LLC-MK2 cells were used to evaluate the efficacy of the siRNAs. Confluent cells were briefly trypsinized, counted, and resuspended in culture medium at desired concentration. Cell suspension was used to seed 24-well culture plates (Costar, Lowell, MA), and plates were incubated for 24-48 h to allow multiplication of cells in antibiotic- and Fungizone-free medium before infection with virus. To transfect the cells, siRNA and the transfection reagent were complexed as recommended by the manufacturer (Dharmacon, Chicago, IL). Briefly, equal volume of 10× solution (relative to the final intended concentrations) of siRNA and transfection reagent were prepared and mixed together. The resultant 5× solutions mix was incubated for 30 min at room temperature to allow the formation of siRNA transfection complex. This was diluted to the intended final 1× concentration using OPTI-MEM-I (Invitrogen, Carlsbad, CA). Cells were washed twice gently with 0.5 ml of OPTI-MEM-I buffer and incubated with 1× transfection siRNA complex for 12 to 16 h prior to viral infection.

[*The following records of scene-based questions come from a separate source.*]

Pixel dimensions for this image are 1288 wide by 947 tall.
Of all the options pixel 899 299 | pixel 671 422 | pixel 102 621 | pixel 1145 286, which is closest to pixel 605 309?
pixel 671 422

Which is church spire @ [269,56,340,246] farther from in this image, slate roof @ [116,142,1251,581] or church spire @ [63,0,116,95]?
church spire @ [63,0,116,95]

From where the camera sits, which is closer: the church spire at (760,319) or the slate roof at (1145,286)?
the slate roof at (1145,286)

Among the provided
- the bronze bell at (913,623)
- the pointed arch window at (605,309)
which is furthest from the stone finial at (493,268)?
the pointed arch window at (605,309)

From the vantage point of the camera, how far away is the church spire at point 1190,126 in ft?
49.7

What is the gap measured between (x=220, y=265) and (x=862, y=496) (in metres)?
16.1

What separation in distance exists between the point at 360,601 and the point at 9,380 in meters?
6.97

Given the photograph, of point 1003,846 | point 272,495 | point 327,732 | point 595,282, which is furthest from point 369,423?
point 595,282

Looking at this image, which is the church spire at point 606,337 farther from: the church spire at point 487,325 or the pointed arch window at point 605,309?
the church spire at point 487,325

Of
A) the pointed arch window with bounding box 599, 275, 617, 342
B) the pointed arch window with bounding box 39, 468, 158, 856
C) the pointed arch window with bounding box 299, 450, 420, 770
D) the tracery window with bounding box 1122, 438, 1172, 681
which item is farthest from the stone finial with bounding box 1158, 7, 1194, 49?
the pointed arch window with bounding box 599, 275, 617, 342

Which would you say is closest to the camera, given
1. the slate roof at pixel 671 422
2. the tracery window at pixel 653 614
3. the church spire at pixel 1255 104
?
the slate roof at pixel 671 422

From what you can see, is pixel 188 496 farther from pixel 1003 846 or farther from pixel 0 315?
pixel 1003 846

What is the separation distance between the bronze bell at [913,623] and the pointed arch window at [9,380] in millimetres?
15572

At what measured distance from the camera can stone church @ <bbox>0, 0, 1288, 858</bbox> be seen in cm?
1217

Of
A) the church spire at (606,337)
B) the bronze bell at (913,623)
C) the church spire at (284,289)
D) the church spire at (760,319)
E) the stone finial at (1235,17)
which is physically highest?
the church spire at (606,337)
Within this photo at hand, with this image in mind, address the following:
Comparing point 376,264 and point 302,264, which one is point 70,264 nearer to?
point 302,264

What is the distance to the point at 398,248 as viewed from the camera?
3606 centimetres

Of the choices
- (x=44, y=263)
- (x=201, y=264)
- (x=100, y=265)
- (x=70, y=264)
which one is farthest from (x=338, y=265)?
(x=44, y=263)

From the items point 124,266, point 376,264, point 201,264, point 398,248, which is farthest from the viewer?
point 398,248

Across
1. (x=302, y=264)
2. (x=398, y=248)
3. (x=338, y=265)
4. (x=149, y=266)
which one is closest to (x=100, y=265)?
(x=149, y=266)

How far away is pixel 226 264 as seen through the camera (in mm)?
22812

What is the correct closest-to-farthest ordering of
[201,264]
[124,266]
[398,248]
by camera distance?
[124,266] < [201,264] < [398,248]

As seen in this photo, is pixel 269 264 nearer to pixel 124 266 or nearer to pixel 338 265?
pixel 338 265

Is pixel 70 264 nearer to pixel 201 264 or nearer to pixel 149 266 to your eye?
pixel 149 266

Cells infection with virus
To infect siRNA transfected and non transfected control cells with MPV, incubation medium was replaced by the virus inoculum diluted to produce the desired MOIs using OPTI-MEM-I (GIBCO-Invitrogen, Carlsbad, CA). Cells were incubated with the virus seed for 30 min at room temperature to allow viral absorption, and gentle 15-sec shake every 10 min was done to ensure even viral distribution. Removed culture medium was added back, and cells were incubated in 93-95% relative humidity atmosphere at 37°C, 5% CO2.
Toxicity assay
Cells viability was assessed using MTT Cell Proliferation assay (ATCC, Manassas, VA). Briefly, 10 μl of MTT (3-(4,5-Dimethylthiazol-2-yl)-2,5-diphenyltetrazolium bromide) was added to each well and the plates were incubated at 37°C, 5% CO2 until clear purple crystals precipitant appeared in cells cytoplasm (4-8 h). Cells were lysed by adding 100 μl of detergent (proprietary, ATCC kit) and incubated overnight or until the purple crystals were dissolved. Color intensity was measured by spectrophotometer (Tecan, Pittsburgh, PA) at 570 nm, and cytotoxicity was calculated as a ratio of absorbance in treated versus untreated cells.
Acknowledgements
We thank Mohamed Ait Ichou, Jason Farlow, Lorraine Farinick, and Catherine Kenyon for thoughtful discussions, critical review, and assistance during manuscript preparation. The research described herein was supported by a grant from the Defense Threat Reduction Agency, Project number 4.10022_07_RD_B.
Disclaimer
Opinions, interpretations, conclusions, and recommendations are those of the author and not necessarily endorsed by the U.S. Army. The mention of materials or products in this article doesn't constitute endorsement by the department of Defense or the United States government.
Competing interests
The authors declare that they have no competing interests.
Authors' contributions
All authors read and approved this manuscript. AA was responsible for design and completion of the bulk of the research, as well as for data analysis and writing of this manuscript. SS carried out part of the experiments including plaque assays. EM contributed with critical thinking and planning towards experiments, carried out GFP-MPV based assays and maintained virus strains. JH and PJ were instrumental in providing support to the research in the form of both instruction and facilitating all virus culture aspects of the research, including establishing, selecting, and maintaining all virus strains. SMI was the Principal Investigator and is primarily responsible for all aspects of the funding, research design, interpretation, and writing of this manuscript.